---------- Data provided
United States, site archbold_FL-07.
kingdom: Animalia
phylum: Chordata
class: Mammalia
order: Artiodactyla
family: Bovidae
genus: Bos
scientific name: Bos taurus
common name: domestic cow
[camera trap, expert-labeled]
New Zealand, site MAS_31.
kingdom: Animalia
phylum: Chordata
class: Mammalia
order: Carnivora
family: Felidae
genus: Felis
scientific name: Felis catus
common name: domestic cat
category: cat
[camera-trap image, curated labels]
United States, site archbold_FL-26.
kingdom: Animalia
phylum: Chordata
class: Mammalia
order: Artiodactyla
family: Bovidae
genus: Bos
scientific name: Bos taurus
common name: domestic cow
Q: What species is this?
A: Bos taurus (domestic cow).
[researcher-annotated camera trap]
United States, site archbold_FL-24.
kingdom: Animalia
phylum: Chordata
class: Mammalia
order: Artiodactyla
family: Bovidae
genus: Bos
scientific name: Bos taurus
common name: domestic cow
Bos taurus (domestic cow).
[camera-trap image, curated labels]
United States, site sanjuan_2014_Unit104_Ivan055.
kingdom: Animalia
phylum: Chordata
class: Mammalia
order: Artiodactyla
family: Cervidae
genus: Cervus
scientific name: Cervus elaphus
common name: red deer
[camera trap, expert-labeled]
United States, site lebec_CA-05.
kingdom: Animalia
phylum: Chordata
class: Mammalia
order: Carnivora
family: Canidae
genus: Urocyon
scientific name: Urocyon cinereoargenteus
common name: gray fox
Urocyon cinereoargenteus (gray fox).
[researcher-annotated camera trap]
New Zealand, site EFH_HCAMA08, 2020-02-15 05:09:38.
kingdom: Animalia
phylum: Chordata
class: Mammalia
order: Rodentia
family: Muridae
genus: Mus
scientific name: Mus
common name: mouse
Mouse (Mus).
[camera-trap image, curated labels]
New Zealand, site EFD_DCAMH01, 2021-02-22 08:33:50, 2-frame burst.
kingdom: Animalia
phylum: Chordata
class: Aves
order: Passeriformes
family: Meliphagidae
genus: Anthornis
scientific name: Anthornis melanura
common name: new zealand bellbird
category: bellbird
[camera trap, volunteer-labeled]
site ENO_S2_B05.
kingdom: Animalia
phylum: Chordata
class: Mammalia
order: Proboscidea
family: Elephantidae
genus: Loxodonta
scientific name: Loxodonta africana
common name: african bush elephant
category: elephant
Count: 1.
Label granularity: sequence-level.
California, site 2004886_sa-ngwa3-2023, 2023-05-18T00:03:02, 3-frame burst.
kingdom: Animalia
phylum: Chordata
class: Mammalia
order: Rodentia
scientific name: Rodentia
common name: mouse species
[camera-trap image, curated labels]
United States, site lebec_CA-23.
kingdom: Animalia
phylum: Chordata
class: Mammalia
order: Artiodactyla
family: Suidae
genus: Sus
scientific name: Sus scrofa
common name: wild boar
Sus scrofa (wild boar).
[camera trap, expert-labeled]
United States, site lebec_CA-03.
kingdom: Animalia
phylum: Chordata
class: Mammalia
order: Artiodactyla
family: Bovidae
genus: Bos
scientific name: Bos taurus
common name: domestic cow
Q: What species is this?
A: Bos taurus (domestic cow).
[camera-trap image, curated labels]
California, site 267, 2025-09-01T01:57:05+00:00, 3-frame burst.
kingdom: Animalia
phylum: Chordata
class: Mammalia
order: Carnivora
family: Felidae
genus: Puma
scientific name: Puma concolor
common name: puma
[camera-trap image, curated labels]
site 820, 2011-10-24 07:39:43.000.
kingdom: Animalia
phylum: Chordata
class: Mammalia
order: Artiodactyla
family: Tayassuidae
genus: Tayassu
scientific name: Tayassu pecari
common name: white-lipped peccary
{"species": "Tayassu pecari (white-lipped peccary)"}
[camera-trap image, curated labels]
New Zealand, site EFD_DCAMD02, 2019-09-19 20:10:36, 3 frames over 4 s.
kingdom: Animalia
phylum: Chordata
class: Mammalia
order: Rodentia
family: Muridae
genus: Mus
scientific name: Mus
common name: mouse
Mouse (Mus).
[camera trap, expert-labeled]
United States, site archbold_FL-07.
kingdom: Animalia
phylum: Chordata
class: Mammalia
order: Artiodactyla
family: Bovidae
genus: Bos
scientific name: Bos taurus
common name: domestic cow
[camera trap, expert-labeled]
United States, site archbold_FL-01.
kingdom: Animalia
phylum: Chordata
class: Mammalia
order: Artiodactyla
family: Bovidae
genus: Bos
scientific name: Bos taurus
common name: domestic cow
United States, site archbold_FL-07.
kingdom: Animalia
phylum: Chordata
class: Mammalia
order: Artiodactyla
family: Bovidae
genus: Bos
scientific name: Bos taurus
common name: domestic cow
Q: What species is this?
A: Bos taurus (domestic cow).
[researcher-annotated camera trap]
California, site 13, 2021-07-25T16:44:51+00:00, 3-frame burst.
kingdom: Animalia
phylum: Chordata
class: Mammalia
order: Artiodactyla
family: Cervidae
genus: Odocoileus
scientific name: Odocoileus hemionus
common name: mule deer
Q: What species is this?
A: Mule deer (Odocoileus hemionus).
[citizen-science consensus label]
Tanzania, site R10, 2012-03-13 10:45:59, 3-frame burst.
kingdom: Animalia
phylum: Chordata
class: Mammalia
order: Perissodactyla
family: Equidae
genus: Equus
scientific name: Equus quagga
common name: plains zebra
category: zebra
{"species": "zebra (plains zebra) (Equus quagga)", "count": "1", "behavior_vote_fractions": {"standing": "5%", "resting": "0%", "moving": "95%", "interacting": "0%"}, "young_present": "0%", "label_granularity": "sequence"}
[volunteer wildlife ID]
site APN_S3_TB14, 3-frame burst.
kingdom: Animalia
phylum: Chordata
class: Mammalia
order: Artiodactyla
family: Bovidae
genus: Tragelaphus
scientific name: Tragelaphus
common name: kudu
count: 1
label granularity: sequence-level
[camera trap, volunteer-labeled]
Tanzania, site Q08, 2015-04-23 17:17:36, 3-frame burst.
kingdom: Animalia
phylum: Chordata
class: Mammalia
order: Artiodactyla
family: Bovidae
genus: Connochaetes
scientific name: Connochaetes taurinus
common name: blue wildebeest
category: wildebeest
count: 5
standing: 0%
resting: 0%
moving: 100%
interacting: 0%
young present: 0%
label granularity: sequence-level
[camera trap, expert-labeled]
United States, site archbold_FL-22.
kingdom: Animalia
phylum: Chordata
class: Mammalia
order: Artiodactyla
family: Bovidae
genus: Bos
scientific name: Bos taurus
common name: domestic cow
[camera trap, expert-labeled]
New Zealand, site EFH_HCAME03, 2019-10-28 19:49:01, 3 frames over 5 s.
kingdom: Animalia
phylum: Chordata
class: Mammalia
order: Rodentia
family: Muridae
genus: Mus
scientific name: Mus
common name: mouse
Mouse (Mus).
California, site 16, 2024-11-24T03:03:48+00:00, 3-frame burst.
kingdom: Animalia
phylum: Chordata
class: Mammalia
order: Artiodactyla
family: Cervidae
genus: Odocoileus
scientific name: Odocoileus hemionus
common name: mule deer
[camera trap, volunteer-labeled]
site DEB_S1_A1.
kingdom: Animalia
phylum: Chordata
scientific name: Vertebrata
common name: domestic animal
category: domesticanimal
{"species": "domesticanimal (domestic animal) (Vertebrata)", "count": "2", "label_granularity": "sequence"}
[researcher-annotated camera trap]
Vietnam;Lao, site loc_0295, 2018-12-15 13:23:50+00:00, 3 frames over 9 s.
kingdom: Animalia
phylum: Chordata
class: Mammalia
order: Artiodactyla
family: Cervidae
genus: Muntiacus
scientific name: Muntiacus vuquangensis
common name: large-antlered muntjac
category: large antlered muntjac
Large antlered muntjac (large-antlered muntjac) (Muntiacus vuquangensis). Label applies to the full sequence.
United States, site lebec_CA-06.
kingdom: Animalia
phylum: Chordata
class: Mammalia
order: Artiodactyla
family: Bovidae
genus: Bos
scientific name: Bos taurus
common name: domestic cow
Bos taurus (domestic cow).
--------------------
Aim of the exercise:
Determine how many lines of the records hold the word "moving", giving only that number.

Result of this exercise:
2